MLFlow has rest APIs to interact with the different elements

## Model API 

Enables the interaction with models (save, load flavor, log)


In [None]:
mlflow.sklearn.save_model(model, "my first model")

In [None]:
# Log model to MLflow Tracking
mlflow.sklearn.log_model(model, "lr_tracking")

# Get the last run
run = mlflow.last_active_run()

# Get the run_id of the above run
run_id = run.info.run_id

# Load model from MLflow Tracking
model = mlflow.sklearn.load_model(f"runs:/{run_id}/lr_tracking")

## Custom models

MLFlow supports custom models not covered by all the pre-existing flavors.

# Serving 

MLFlow can provide endpoints to serve models

# MLFlow Model Registry

- Model: model logged to MLFlow Tracking
- Registered model: with a version and eligible to a stage
- Model Version: invrements each new registered model
- Model Stage: can be assigned one of: none, staging, production, archived

Working with the model registry can be done via the client or via the ui 



In [None]:
from mlflow import MlflowClient

client = MlflowClient()

In [None]:
client

In [None]:
client.create_registered_model(name='Unicorn')

In [None]:
client.search_registered_models(filter_string='name like "Unicorn"')

# Registering Models 

Registering models adds versioning, track changes, improves collaboration, etc.

In [None]:
mlflow.register_model(model_uri, name)

# MLFlow Projects 

This section provides an introduction to MLflow Projects, a component of MLflow designed to simplify the machine learning lifecycle. MLflow Projects package code into reusable, reproducible units, enabling easier collaboration and execution across various environments, including local machines and the cloud. 
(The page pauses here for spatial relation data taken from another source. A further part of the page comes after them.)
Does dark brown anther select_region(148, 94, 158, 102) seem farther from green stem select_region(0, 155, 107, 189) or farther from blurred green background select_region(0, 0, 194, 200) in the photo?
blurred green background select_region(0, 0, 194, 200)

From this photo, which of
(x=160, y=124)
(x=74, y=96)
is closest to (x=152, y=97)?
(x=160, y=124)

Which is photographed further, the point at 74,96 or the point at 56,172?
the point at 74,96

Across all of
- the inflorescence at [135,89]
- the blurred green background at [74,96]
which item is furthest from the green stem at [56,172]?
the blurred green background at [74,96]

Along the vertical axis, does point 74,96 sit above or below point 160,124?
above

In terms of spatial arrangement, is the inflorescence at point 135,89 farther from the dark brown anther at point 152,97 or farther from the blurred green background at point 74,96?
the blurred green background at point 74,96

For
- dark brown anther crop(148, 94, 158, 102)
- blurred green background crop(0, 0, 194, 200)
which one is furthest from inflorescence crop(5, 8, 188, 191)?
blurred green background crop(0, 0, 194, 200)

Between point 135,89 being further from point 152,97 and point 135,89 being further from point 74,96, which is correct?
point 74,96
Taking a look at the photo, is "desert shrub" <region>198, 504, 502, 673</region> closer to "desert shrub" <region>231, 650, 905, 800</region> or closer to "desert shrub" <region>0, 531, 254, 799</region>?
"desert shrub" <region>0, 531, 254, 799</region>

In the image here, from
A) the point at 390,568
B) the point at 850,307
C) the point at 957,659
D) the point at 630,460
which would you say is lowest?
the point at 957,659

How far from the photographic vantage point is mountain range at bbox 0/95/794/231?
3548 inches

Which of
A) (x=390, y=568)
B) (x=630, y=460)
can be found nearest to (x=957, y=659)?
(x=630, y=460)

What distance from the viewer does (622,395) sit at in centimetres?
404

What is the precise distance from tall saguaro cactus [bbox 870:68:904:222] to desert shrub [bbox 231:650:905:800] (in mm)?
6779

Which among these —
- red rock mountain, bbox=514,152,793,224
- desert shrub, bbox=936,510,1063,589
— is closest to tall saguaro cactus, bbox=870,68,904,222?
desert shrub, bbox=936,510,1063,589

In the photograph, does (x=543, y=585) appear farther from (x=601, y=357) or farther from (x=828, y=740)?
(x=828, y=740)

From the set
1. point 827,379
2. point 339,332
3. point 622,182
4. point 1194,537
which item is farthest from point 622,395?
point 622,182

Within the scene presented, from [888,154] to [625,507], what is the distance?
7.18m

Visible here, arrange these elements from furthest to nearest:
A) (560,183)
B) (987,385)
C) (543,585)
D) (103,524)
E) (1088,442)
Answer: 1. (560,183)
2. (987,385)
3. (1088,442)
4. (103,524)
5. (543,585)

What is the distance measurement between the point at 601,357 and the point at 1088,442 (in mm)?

At its core, a Project is a directory containing ML code, described by a YAML file called MLproject, which defines the project’s name, entry points, and environment. An example of an MLflow Project is presented, including the setup of Python environments and dependencies, the use of autologging for metrics tracking, and the training of a linear regression model.